Timescale for court
19 May 2020 at 3:32 am #40128
Mediation between me and my ex has failed, she is now trying to stall me taking her to court, I haven’t seen my boy since Xmas, she told me the court process will take 40 weeks and cost thousands. What are people’s actual experiences and has anyone gone through court recently as wondering what impact COVID has been having on timescales?23 May 2020 at 2:52 pm #40282
I have spoken to a solicitor about this and they advised that it could take about six months to get a court hearing due to COVID…… obviously this would depend on where you live. My advice- fight for your son- start court proceedings- it would prob cost a couple of thousand but unless there are any safeguarding issues the court will likely give you up to 50% custody/ access so it will be worth it. Plus- if she sees a letter from the solicitor she may realise and do the right thing- good luck x23 May 2020 at 3:53 pm #40290
Hi total time for child arrangements order from initial filing of forms to judgement was just short of a year pre covid19. About 6-8 weeks from initial filing was first hearing. Then had some judge mediation and sent on ‘parenting course’ (most get sent on this) before final hearing before completely different judge 10 months after filing.

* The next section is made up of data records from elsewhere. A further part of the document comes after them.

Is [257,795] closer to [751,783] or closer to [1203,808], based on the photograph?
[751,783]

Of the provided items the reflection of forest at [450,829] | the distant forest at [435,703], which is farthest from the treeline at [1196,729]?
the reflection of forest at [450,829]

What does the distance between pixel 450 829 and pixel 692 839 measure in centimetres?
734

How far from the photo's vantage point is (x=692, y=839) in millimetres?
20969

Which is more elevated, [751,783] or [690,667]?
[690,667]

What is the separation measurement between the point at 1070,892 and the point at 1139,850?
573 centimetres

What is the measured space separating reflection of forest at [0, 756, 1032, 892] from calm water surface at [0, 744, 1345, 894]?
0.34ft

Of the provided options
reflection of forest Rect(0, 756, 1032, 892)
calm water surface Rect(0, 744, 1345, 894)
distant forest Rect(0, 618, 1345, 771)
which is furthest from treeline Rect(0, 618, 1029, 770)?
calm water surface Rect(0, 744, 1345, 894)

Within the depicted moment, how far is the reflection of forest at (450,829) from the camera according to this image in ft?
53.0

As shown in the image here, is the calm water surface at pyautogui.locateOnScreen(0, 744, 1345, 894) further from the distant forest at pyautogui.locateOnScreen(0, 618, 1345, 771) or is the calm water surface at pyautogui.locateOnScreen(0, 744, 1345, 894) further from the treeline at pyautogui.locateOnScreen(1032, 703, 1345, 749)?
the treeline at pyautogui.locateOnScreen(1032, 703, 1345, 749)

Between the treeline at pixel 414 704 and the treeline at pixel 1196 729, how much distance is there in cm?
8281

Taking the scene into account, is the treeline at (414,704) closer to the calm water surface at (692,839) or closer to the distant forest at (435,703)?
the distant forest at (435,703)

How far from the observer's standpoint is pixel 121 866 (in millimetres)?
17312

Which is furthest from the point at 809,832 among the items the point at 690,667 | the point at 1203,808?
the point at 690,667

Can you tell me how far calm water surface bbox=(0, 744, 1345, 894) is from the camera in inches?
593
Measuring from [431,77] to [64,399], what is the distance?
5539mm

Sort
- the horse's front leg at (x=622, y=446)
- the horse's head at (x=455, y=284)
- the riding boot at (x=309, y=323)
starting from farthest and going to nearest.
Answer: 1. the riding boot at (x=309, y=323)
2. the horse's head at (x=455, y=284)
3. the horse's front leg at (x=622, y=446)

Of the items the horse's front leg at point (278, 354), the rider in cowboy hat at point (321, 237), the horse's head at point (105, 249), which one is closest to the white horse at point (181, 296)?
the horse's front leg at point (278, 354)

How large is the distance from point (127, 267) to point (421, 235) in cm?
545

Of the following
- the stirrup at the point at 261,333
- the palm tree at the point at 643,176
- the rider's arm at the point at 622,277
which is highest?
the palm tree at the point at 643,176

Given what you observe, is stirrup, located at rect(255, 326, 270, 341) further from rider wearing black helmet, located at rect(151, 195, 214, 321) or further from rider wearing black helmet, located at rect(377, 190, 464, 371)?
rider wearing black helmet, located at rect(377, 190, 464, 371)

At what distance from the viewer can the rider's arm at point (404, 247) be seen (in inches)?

Cost around £10-15k.23 May 2020 at 6:45 pm #40299
24 May 2020 at 8:19 pm #40327
- Iam so sorry to hear you are having this trouble , I have the opposite affect IV begged my estranged husband to see our girls , he has moved in with his gf and her three kids now and won’t have anything to do with our girls who are 5 and 6 I’m heart broken , keep fighting for your children it’s not right they have been denied contact with you , wish you all the best of luck .
I recently took my ex husband to court to agree a child arrangement order and it cost me £245 to file it online myself and we had a cafcass phone interview and court date within a few weeks (luckily mine went through in early March), obviously in the current situation it would take longer but we were in court about an hour. I didn’t use a solicitor my solicitor said to save money and do it myself and see her if i needed any help, i tried mediation but he refused to attend so the mediator gave me a reference number to put on the form. If after the first hearing there is no agreement it goes to a second hearing and if still no agreement the judge decides at the third.2 June 2020 at 7:16 pm #40572
We have had to apply for a contact order due to contact being changed or stopped whenever my partners ex decides she’s not happy with something.
We have invited her to mediation twice (unless donestic abuse or fear for child safety is a factor you need to try mediation) and she has refused. She won’t communicate, just sends demands which are final and if we don’t agree, she pulls contact.
You need to pay £50 for a MIAM from the mediator and then £215 to court. You don’t need a solicitor, just tell the court why communication has broken down, what you would like to happen and judge will make sensible decision. They are not interested in he said she said or one parent punishing the other. Be honest and reasonable and should be ok. Initial court date approx 6 weeks ( we rang our court who told us timings have not been effected by covid, but that’s just ours) can take up to a year if further court dates are needed.3 June 2020 at 10:05 am #40604
FFC1987, I am sorry to hear you haven’t seen your son for so long.
Unlike what most people think (l did too at first), it doesn’t have to cost thousands of pounds. 1) You can get your own application online (gov.uk) and fill in with a statement (what you basically want from the court, and some back story with dates etc). 2) You can also get 1 question answered by a lawyer online JUSTANSWER website was super helpful for me, you need to be concise and straight to the point (£7 to £47 depends, just make sure you cancel your membership after or they will take £29/month).
3) On the court day, you can bring someone along for emotional support (called “McKenzie friend”) a friend, relative etc. They will sit next to you and write or whisper to you things you may need to say as well.
You have the legal right to see your son and your ex may be “alienating” her son which is condemned by judges!